No Bake Basil-Infused Mango Cheesecake

No Bake Basil-Infused Mango Cheesecake

Unlike the title of this post, the effort that it takes to make this delightful dessert is anything but hefty. In our childhood, we used to celebrate special occasions with a Strawberry Cheesecake. I decided to put an Indian (and I suppose Italian) spin on this to give you the FIRST EVER No Bake Basil-Infused Mango Cheesecake Recipe. This refreshing dessert is perfect for a summer dinner party!


Serves: 6-8
Prep time: 45 minutes (ripe mangoes)/ 25 minutes (if using mango puree)
Cooling time: 2-4 hours


For basil-infused mango mousse:
3 ripe mangoes (or 2 cups of mango puree, which is easier to work with)
1 bunch of fresh basil leaves (double this if you want a very distinct basil tone)
1 packet of gelatin (0.25 oz.)
2 tbsp cold water
2 tbsp hot water
1 cup of powdered sugar
2 cups of heavy whipping cream

For cheesecake layer & crust:
1 packet of plain cream cheese
1 cup of powdered sugar
1 tsp of vanilla extract
2 cups of graham crackers finely crushed
1/2 cup of melted butter


Day before

You will begin by creating a mango puree by blending ripe, peeled mangoes and straining them to create a smooth consistency. (If you are using a canned mango puree, you can skip this step.)

Follow by rinsing 1 bunch of basil leaves and combining into mango mixture.

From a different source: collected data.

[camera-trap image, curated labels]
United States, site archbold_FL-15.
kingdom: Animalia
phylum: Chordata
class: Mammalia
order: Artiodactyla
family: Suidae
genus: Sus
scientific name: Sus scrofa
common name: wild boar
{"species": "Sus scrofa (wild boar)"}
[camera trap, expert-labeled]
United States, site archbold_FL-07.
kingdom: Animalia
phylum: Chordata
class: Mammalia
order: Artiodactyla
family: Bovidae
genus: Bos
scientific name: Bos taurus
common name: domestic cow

Press gently using a fork to release the basil juice. Cover with a tight lid and let it infuse overnight in fridge.

Day of

Basil-Infused Mango Mousse
Remove basil mango mixture and mix gently, again pressing the basil leaves to release more fragrance. With clean hands, remove basil leaves and wipe off pulp in downward motion into the bowl. Set aside.

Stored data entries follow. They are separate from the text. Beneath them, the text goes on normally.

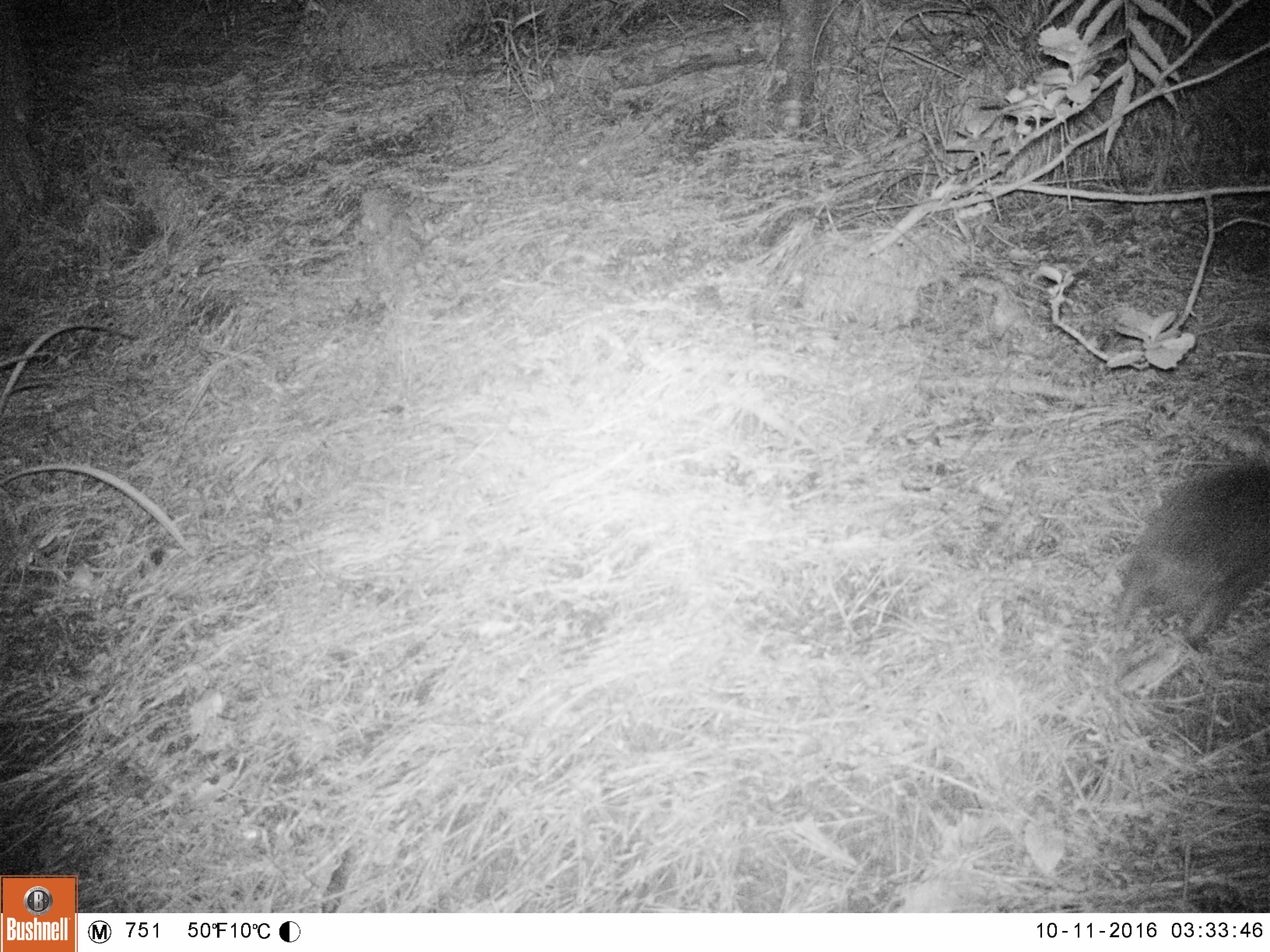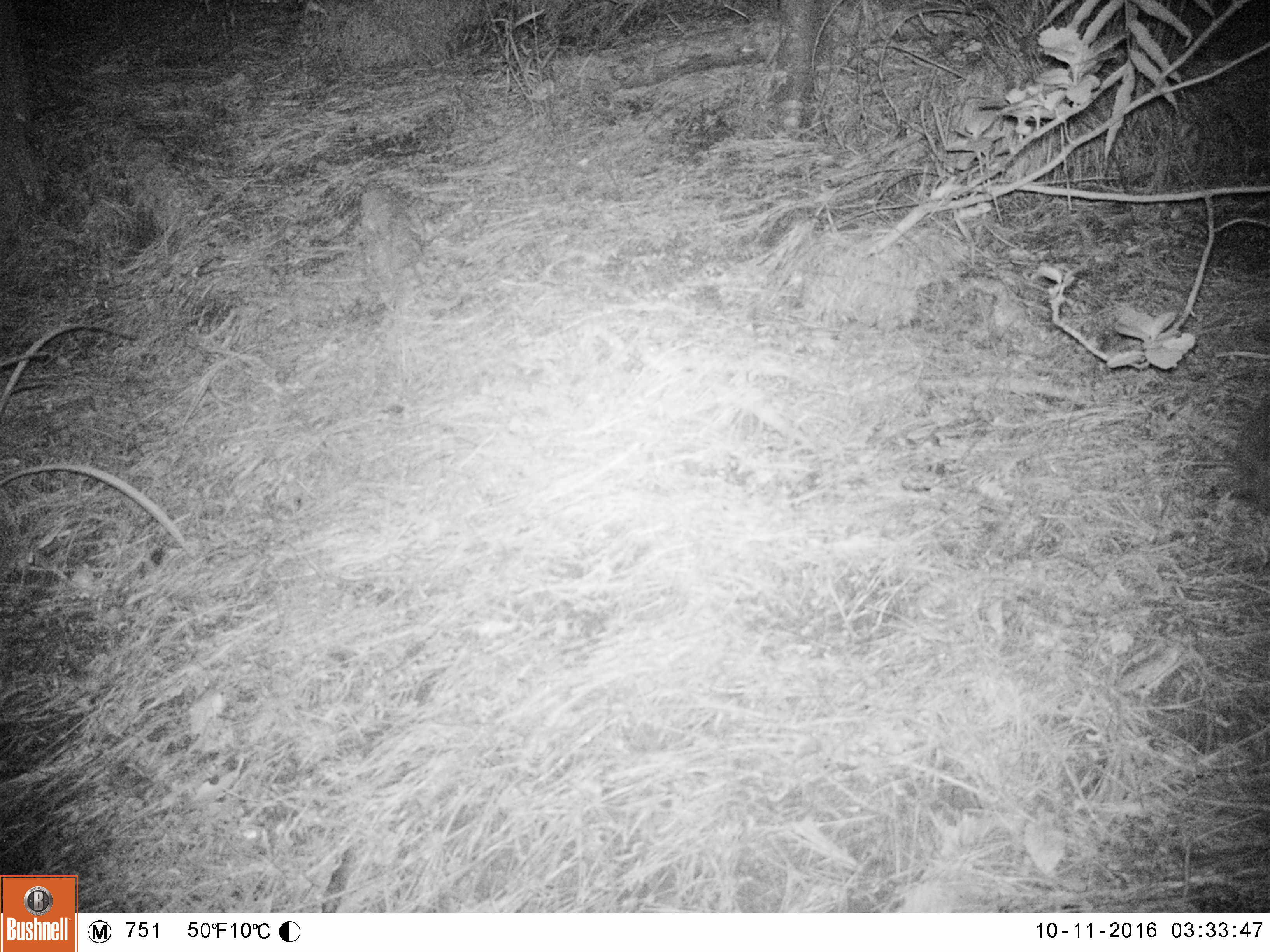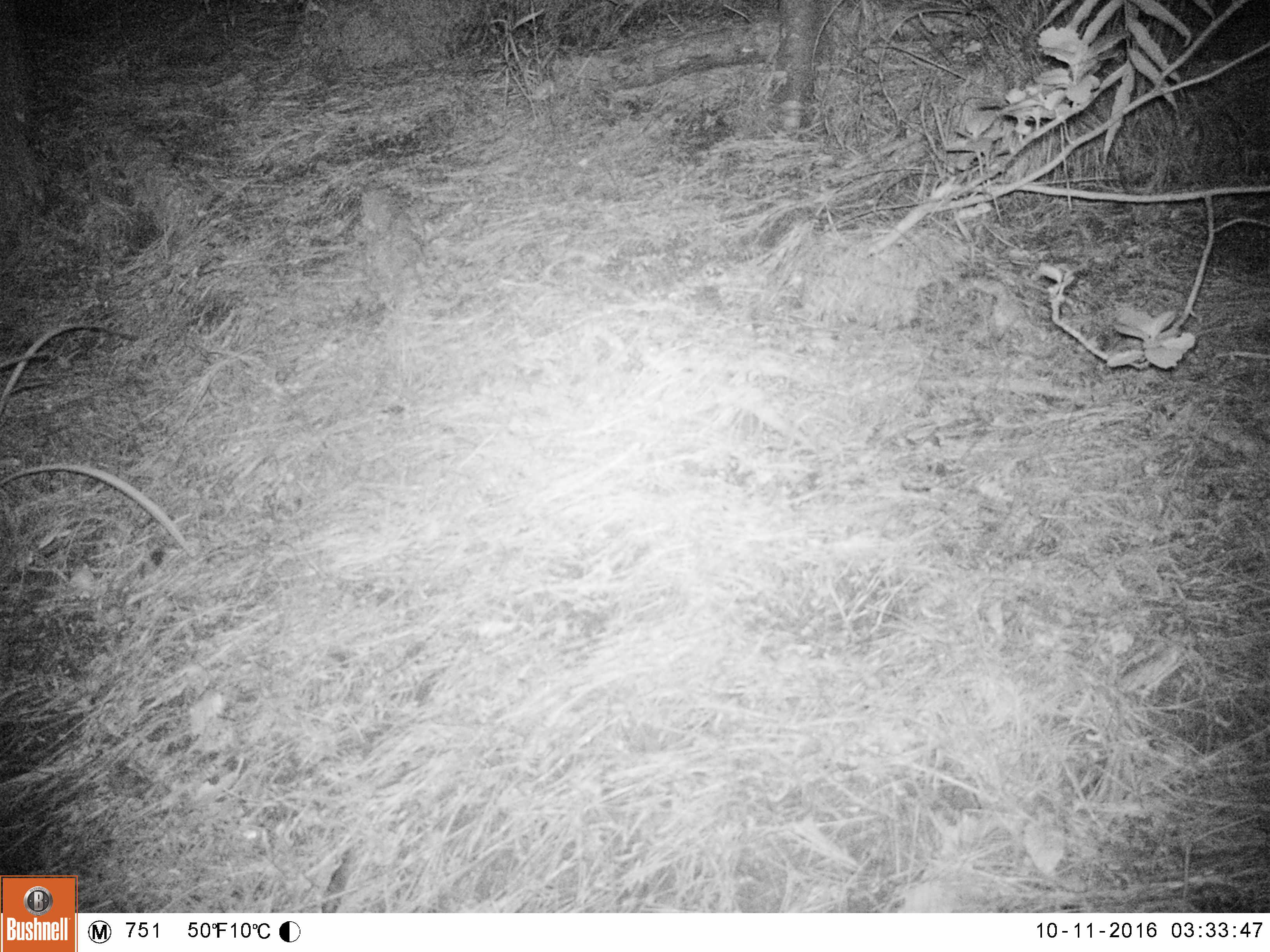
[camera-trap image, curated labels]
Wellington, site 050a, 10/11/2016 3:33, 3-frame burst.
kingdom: Animalia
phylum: Chordata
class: Mammalia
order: Eulipotyphla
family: Erinaceidae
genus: Erinaceus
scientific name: Erinaceus europaeus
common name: hedgehog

In a small bowl, add the cold water and sprinkle gelatin over it. Allow the gelatin to stand for one minute and then add in the hot water. Combine this mixture into the mango puree and set aside.

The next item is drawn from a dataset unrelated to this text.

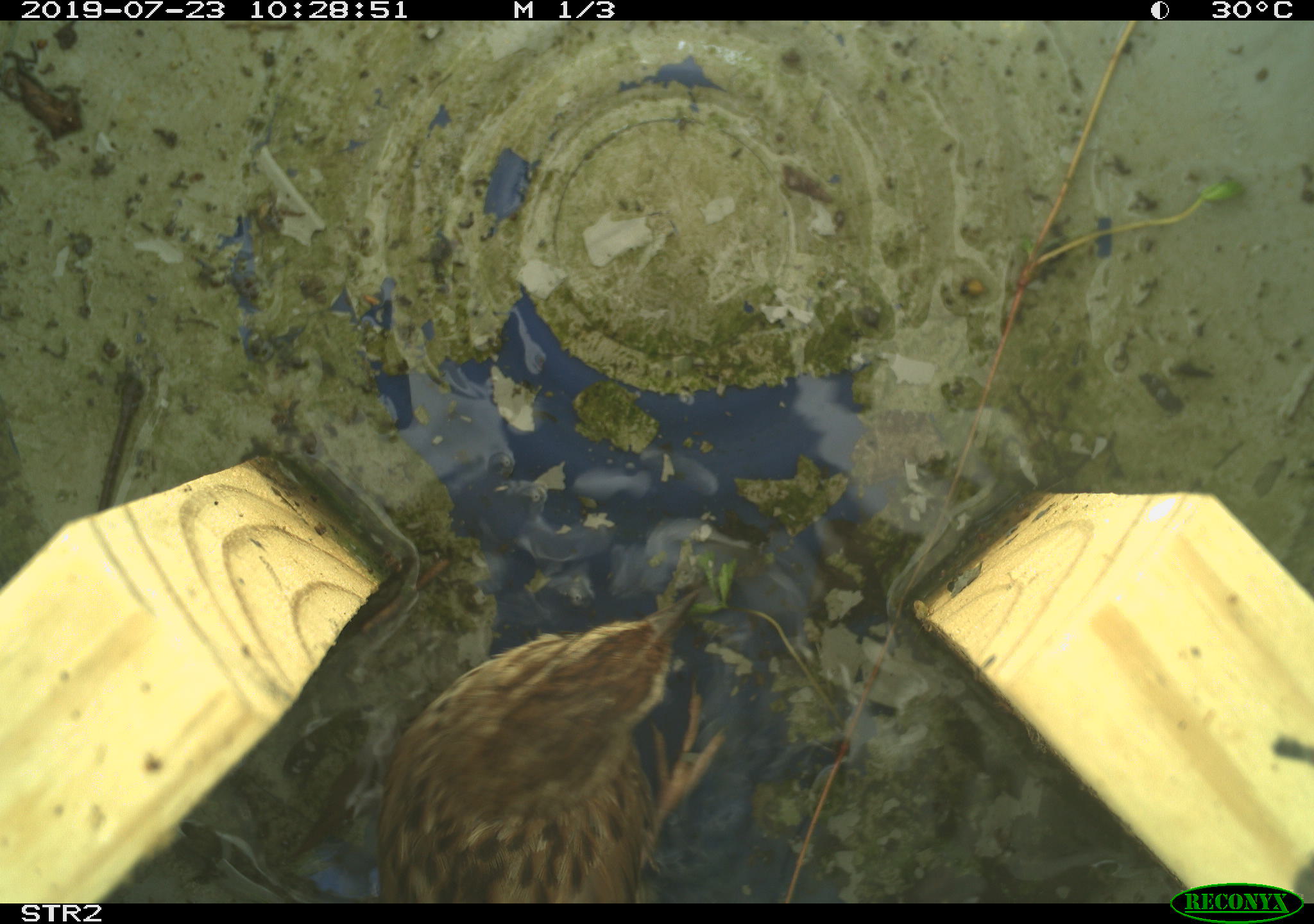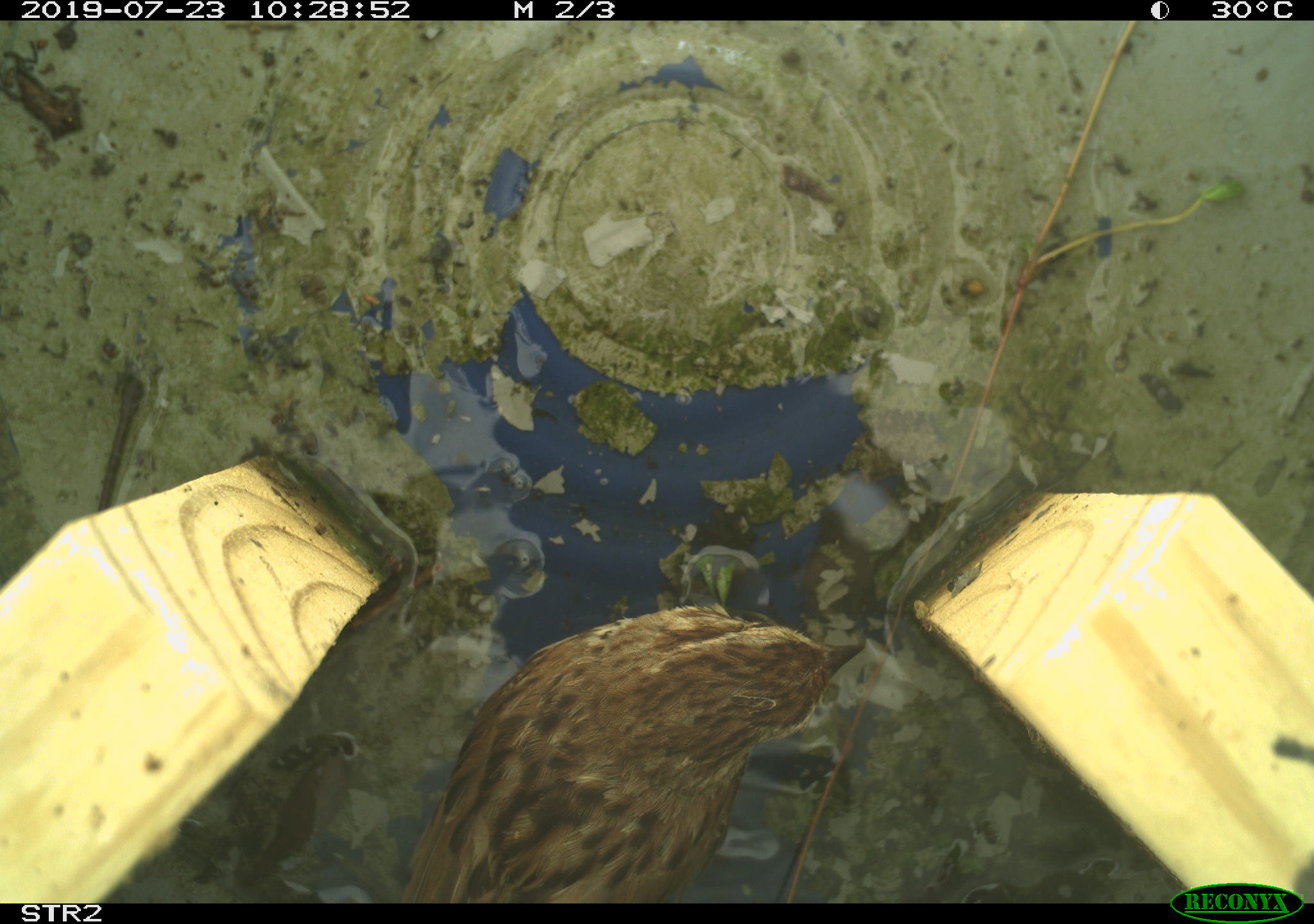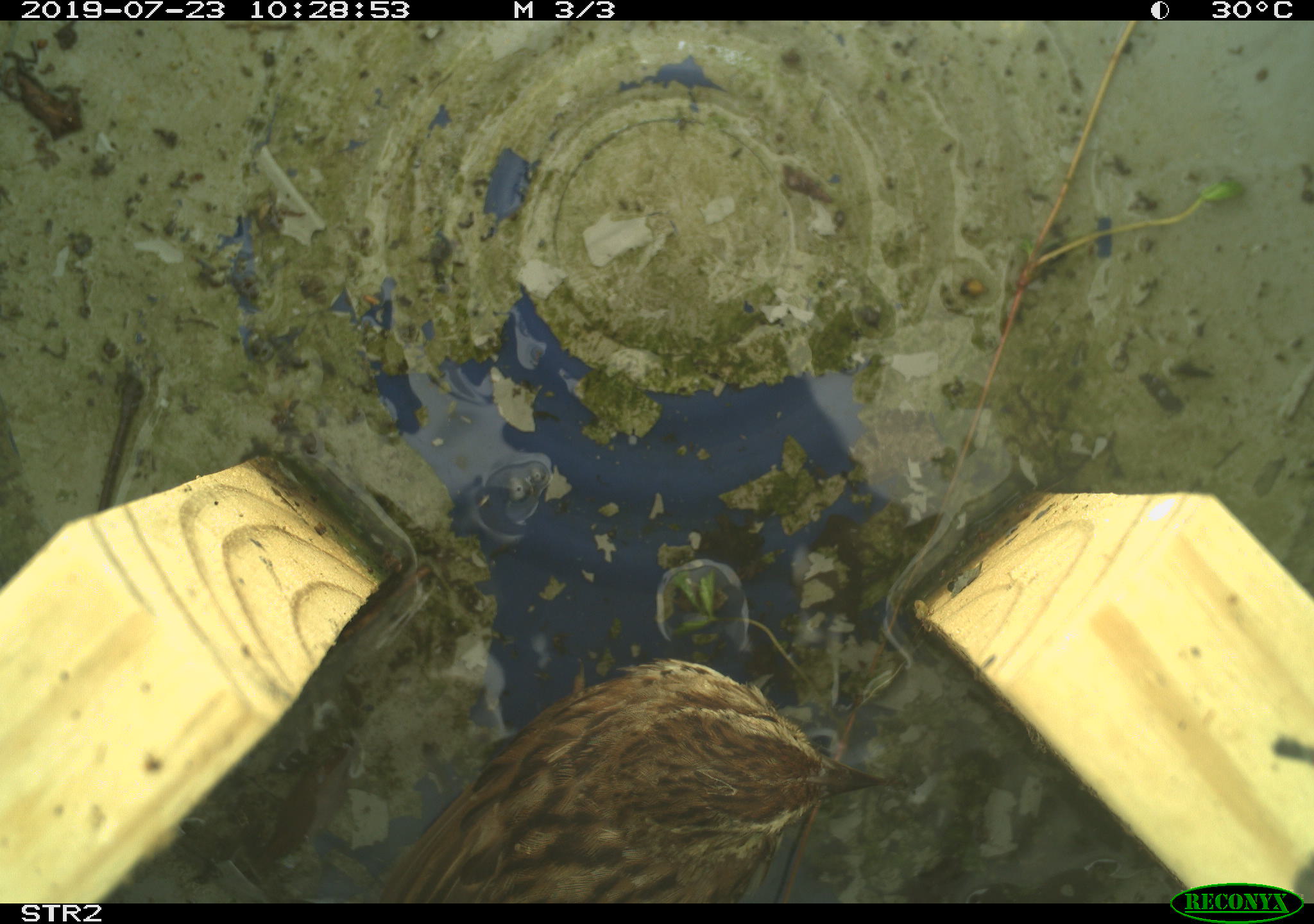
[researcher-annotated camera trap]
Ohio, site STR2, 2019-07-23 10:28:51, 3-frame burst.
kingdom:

In a separate mixing bowl, beat the heavy whipping cream and sugar for a few minutes. Combine cream and pulp mixtures.

Cheesecake Layer & Crust
Put graham crackers in a large Ziplock bag and crush with a rolling pin over it until fine and even. In a separate bowl, beat the softened cream cheese, vanilla extract, and powdered sugar until smooth.
Melt butter in microwave and combine with crushed crackers to form crust.


I show two ways of assembly in the picture....

Spoon layer of crust (I like mine a little thicker) into cup or jar followed by cheesecake layer. Top with mango mousse and can layer or garnish with chopped mangoes if preferred. Chill for 2-4 hours in fridge to solidify shape before serving.

Finish off with the garnish of basil leaves and enjoy!